The reagents used in the study were kuromanin chloride, ≥ 96.0% purity (Extrasynthese, France), formic acid, ≥ 98.0% purity (Sigma-Aldrich, United States), potassium chloride, 99.0–100.5% purity (Sigma-Aldrich, United States), sodium acetate, ≥ 99.0% purity (Sigma-Aldrich, United States), ethanol, ≥ 96.0% purity (Sigma-Aldrich, United States), methanol, ≥ 99.0% purity (Sigma-Aldrich, United States), 6-hydroxy-2,5,7,8-tetramethylchroman-2-carboxylic acid (Trolox), ≥ 97.0% purity (Sigma-Aldrich, United States), L-ascorbic acid, 99.7–100.5% purity (Merck KGaA, Germany), isopropyl alcohol, ≥ 99.5% purity (Honeywell, United States), Folin–Ciocalteu reagent, 2 M (Sigma-Aldrich, United States), sodium carbonate, ≥ 98% purity (Sigma-Aldrich, United States), gallic acid, ≥ 99.0% purity (Sigma-Aldrich, United States), 2,2-diphenyl-1-picrylhydrazyl (DPPH), (Sigma-Aldrich, United States), hydrochloric acid, ≥ 37.0% purity (Sigma-Aldrich, United States), phosphoric acid, ≥ 85.0% purity (Chem-Lab, Belgium).

Black chokeberry (Aronia melanocarpa (Michx.) Elliott), highbush blueberry (Vaccinium corymbosum L.), bilberry (Vaccinium myrtillus L.), honeysuckle berry (Lonicera caerulea L.), elderberry (Sambucus nigra L.), black currant (Ribes nigrum L.), red currant (Ribes rubrum L.), bog cranberry (Vaccinium oxycoccos L.), strawberry (Fragaria × ananassa Duchesne ex Rozier), and raspberry (Rubus idaeus L.) pomaces were provided by the local juice producer LLC “Very Berry” (Dārzciems, Gaujiena parish, Smiltene county, Latvia) in February 2025. Berry press residues were stored in polyethylene bags at −20 °C.

To determine the berry press residue anthocyanin profile, the European Pharmacopoeia 7.0 instrumental method “Fresh bilberry fruit dry extract, refined and standardised” (01/2016:2394) with some modifications was used. Before analysis, the berry press residue extracts were filtered through 0.45 μm membrane filters. Chromatography vials were filled with 1.00 mL sample and determination of anthocyanin profile was carried out using Waters Acquity UPLC H- class (Waters, United States) consisting of a ultra-high-pressure gradient unit (Quaternary Solvent Manager), an auto injector (FTN), a column oven (CH-A), a photo-diode array PDA eλ detector and MS detector (XEVO TQD with Zspray ESI/APSI/ESCi) with electrospray ionisation (ES-), capillary voltage 3.50 kV, cone voltage 40 V, ion source temperature 150 °C, spray temperature 400 °C, spray gas flow 300 L/h, a cone gas counterflow of 50 L/h, a collision energy of 15 V, argon at 3,5 ∙10⁻³ mBar as collision gas, an ion recording range of 200–1700 m/z (0.15 s), and an operating mode of SIR. Anthocyanin separation was carried out at 35 °C using an Acquity UPLC BEH C18 column (1.7 μm, 2.1 × 150 mm). The mobile phases were deionised water (A), methanol (B), formic acid (C) and acetonitrile (D) (Table 1). The flow rate was set to 0.250 mL/min, and the gradient elution was set according to Table 1. Data was collected using Waters Empower software. Identification of individual anthocyanins was based on the PDA detection at 520 nm and further UPLC-ESI-MS/MS analysis to identify the molecular ions ([M]+) and diagnostic fragment ions corresponding to the anthocyanin aglycones. MS/MS spectra were further compared with reference spectra available in the mzCloud mass spectral database (Thermo Fisher Scientific), data reported in the European Pharmacopoeia and relevant literature to support compound assignment.
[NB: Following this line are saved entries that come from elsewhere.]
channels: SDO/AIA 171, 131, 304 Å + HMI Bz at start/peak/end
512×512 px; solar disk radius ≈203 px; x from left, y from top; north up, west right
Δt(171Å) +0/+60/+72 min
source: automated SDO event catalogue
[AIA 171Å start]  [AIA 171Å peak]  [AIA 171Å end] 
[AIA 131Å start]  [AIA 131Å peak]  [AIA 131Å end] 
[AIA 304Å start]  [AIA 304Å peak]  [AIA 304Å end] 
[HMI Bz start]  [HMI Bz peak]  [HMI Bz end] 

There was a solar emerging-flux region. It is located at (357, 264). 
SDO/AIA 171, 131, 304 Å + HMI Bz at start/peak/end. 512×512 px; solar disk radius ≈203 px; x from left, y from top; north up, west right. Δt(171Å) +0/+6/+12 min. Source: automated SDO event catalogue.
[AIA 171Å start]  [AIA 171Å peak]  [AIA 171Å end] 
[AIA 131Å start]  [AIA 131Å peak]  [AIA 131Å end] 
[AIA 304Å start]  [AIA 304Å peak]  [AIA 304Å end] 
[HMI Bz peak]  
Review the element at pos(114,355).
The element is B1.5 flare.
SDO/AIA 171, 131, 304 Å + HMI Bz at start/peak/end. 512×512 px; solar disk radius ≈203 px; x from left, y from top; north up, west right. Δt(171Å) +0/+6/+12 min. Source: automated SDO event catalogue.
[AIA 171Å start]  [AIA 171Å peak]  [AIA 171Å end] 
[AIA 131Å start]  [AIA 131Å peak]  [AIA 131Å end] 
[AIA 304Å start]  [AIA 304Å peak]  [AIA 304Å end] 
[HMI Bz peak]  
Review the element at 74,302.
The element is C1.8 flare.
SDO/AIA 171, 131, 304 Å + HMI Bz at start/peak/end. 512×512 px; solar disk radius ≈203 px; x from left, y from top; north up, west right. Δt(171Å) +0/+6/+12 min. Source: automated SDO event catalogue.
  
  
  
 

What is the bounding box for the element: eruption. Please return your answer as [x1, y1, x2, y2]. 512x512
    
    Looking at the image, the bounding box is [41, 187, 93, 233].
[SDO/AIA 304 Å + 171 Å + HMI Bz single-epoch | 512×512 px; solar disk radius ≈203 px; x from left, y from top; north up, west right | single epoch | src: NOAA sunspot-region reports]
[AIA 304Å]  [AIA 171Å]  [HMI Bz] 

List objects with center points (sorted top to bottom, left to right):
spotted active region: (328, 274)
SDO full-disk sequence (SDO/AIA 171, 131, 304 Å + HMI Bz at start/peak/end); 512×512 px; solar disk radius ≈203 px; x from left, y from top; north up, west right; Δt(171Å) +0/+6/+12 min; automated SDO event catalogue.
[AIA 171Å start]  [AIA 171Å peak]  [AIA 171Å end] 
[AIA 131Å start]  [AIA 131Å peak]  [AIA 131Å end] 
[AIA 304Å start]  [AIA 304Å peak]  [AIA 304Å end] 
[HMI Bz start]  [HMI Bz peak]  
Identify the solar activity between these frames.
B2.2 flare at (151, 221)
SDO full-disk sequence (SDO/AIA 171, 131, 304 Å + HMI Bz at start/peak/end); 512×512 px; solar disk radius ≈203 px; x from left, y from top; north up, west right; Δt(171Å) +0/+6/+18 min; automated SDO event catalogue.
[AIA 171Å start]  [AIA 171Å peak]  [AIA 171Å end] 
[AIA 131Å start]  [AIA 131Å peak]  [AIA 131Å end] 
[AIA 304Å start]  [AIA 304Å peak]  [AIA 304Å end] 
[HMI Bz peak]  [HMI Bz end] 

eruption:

Quantification of individual anthocyanins was done using external calibration prepared from Cyanidin-3-glucoside (kuromanin chloride) ≥ 96.0% (Extrasynthese, France). Calibration curve was prepare din the concentration range from 0.01 mg cyanidin-3-glucoside (C3G) eq./mL to 2.4 C3G eq./mL (Supplementary Figure 3).

Data visualisation and statistical analysis have been done using the programme “R” (version 2023.06.2 + 561), using ggplot2 (version 3.5.1), corrplot (version 0.95), dplyr (version 1.1.4), GGally (version 2.3.0) and readxl (version 1.4.3) data packages. Correlation analysis between TAC, TPC, and DPPH was performed using Spearman’s rank correlation coefficients to evaluate the associations between total anthocyanin content, total polyphenolics, and antioxidant activity. Individual correlations between drying methods in each berry press residue sample, depending on the temperature, were done using Pearson’s correlation analysis for TAC, TPC and DPPH. A pairwise correlation matrix was constructed using the ggpairs function with LOESS regression fits for identification of non-linear trends and kernel density estimates.

The effect of conventional and vacuum drying at different temperatures on total polyphenolic content (TPC) in 10 types of berry press residues was evaluated using the Folin–Ciocalteu method. Figure 1 shows the changes in total polyphenol concentration depending on drying temperature and method for each berry species (Figure 1).

Freeze drying, used as a baseline control to indicate possibly the lowest degradation within the samples, yielded the highest polyphenolic retention across all tested berry species, with mean TPC values as high as 8,377 mg/100 g DW of chokeberry press residues.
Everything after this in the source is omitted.